En un país que confunde la discrepancia con el ataque y el consenso crítico con el linchamiento, Frank cumple una función ética. Desde hace 40 años pone a prueba las opiniones de quienes compartimos su salón de clases.
A pesar de todo esto, me atrevo a decir que mi excepcional amigo es prisionero de su prestigio. El éxito lo ha llevado a una paradoja. Argumenta tan bien en contra, que hay mucha gente a su favor. Esto (más el vulgar logro de contar con 200 mil seguidores en Twitter) no lo ha envanecido, pero algo lo desvela: "Ella no estuvo a favor de mí", me dijo hace poco.
"Ella" es la compañera de generación que nunca le hizo caso. Frank pensó que la conquistaría con su oscura y eficaz oposición al mundo, pero la actitud que le otorgaba generalizados méritos de existencialista aburrió a la chica.
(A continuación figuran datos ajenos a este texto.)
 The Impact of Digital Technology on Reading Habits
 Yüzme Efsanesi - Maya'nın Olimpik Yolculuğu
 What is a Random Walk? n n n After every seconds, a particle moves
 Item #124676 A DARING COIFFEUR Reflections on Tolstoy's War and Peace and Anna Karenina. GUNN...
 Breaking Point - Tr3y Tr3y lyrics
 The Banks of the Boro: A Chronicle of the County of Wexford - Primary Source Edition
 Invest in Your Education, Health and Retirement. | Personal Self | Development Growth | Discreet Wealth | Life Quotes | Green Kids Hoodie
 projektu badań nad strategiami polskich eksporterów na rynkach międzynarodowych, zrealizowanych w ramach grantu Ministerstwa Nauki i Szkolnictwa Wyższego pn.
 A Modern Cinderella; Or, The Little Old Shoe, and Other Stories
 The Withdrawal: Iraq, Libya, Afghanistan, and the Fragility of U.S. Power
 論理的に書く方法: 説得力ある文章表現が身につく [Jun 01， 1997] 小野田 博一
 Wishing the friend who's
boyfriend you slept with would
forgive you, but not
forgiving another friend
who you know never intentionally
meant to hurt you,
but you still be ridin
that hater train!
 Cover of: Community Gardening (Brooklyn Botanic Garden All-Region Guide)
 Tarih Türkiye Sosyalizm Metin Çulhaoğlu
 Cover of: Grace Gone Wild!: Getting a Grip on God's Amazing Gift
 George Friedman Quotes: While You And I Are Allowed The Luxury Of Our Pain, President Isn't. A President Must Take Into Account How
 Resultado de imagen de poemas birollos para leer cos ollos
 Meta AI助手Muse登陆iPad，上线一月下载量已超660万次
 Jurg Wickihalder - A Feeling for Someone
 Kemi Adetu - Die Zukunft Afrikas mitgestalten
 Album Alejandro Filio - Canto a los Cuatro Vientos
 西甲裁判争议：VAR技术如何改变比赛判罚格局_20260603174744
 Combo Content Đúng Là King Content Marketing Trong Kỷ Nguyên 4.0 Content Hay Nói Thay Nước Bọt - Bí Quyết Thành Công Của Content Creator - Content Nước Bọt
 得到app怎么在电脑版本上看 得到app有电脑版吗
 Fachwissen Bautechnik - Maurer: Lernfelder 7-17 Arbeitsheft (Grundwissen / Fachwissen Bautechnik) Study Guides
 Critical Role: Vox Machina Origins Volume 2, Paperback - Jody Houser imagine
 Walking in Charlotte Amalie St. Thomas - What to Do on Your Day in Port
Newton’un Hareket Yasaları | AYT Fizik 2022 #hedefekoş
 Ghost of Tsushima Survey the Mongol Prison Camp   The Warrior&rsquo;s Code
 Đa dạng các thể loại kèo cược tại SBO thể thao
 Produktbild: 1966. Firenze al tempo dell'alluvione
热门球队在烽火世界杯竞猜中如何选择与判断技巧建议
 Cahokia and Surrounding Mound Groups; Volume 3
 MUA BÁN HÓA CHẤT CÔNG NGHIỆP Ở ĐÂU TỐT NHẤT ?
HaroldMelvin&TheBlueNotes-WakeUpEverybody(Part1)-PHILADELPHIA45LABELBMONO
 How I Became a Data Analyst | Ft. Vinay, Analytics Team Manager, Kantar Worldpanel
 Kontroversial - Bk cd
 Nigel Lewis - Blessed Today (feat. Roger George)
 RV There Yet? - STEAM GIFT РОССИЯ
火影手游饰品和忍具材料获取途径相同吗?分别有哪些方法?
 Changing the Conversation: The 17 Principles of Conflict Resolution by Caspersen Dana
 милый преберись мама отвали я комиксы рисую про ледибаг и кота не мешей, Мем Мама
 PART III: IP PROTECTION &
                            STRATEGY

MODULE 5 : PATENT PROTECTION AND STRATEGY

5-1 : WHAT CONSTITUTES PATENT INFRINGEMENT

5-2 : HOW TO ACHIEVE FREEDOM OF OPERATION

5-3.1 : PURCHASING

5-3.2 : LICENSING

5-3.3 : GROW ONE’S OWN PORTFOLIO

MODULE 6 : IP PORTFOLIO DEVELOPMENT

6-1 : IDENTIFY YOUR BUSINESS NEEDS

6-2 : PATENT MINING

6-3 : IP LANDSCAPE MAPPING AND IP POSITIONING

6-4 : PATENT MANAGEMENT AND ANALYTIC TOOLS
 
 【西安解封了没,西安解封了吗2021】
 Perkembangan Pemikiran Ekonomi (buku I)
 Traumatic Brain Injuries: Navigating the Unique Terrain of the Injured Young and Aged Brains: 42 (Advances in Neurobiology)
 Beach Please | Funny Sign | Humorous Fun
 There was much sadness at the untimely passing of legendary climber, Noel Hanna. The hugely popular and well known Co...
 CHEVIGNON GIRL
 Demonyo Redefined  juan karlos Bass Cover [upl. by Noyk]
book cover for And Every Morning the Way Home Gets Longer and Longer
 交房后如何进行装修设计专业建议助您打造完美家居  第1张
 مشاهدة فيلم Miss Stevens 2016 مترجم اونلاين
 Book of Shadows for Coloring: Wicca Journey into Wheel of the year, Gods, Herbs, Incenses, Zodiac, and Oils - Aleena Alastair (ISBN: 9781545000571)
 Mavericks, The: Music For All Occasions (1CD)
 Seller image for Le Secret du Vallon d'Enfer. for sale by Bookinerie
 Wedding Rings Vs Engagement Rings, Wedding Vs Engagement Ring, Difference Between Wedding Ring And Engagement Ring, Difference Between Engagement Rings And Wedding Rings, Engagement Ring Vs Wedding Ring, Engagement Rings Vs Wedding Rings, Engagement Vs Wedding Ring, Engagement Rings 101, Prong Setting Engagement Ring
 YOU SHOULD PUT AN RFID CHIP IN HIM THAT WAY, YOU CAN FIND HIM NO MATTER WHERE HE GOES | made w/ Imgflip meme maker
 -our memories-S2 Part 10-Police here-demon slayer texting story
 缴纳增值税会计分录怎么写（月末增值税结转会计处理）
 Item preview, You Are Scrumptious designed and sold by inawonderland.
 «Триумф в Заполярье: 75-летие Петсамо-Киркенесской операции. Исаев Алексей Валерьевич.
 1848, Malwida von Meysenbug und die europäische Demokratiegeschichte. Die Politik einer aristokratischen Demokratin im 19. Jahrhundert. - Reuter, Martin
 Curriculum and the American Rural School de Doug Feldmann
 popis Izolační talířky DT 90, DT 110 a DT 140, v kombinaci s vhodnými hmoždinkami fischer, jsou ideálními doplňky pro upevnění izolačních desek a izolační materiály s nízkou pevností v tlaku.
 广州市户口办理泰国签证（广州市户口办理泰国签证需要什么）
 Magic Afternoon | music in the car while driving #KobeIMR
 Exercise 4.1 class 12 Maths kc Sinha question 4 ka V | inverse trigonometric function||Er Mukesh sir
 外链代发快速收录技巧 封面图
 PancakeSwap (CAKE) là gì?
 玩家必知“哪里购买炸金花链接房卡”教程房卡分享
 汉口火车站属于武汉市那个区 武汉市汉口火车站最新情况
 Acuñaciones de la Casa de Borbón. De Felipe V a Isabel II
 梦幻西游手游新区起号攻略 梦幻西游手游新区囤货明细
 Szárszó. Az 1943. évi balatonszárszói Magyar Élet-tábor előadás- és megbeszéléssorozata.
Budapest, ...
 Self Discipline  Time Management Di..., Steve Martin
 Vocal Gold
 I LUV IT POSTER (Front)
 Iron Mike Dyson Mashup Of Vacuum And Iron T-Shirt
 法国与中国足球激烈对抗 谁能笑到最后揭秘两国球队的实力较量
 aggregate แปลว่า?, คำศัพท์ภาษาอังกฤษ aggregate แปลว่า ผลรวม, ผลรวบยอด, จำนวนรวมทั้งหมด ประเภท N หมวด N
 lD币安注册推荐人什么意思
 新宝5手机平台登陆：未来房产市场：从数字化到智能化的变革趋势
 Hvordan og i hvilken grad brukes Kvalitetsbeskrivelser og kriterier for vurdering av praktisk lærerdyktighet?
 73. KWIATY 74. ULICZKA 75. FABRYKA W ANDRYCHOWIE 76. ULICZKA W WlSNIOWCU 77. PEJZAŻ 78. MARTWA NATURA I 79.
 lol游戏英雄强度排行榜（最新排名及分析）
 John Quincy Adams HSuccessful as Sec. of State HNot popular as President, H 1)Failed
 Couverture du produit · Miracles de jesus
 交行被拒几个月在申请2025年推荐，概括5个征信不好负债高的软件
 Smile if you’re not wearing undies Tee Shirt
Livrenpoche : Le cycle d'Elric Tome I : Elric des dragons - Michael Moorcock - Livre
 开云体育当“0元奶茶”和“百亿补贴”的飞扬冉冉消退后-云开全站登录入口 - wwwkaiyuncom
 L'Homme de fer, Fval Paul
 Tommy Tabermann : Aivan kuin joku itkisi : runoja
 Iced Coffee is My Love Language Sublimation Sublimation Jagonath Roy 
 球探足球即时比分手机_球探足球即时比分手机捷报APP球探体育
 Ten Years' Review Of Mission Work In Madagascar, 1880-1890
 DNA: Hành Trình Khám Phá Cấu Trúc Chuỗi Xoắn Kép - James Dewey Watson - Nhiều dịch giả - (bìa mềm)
Pensé en él al leer un pasaje del excepcional cronista chileno Roberto Merino: "Una vez, a los dieciséis años, logré conmover a una niña de catorce hablándole de mi soledad". La chica lo admiraba, pero no lo amaba. Con tristeza, Merino descubre la causa: "más tarde supe que se me había adelantado un mentiroso peor que yo, aunque notoriamente más alegre".
Frank logra la popular adhesión de los que desean estar en contra. Más difícil es argumentar para que alguien esté a favor. El dilema atraviesa los siglos con un ejemplo literario: Milton fue más elocuente al describir el infierno que al describir el paraíso.
Ante las infinitas bibliotecas que no dominaría, Frank optó por la negatividad como forma de supervivencia cultural y la transformó en una técnica que además le permitía usar suéter negro de cuello de tortuga como quien viste un hábito.
Mi amigo se salió con la suya, salvo por la paradoja de que son demasiados los que están de acuerdo con sus negativas y de que la chica de sus sueños admiró su capacidad crítica, pero decidió pasar la vida con alguien "notoriamente más alegre".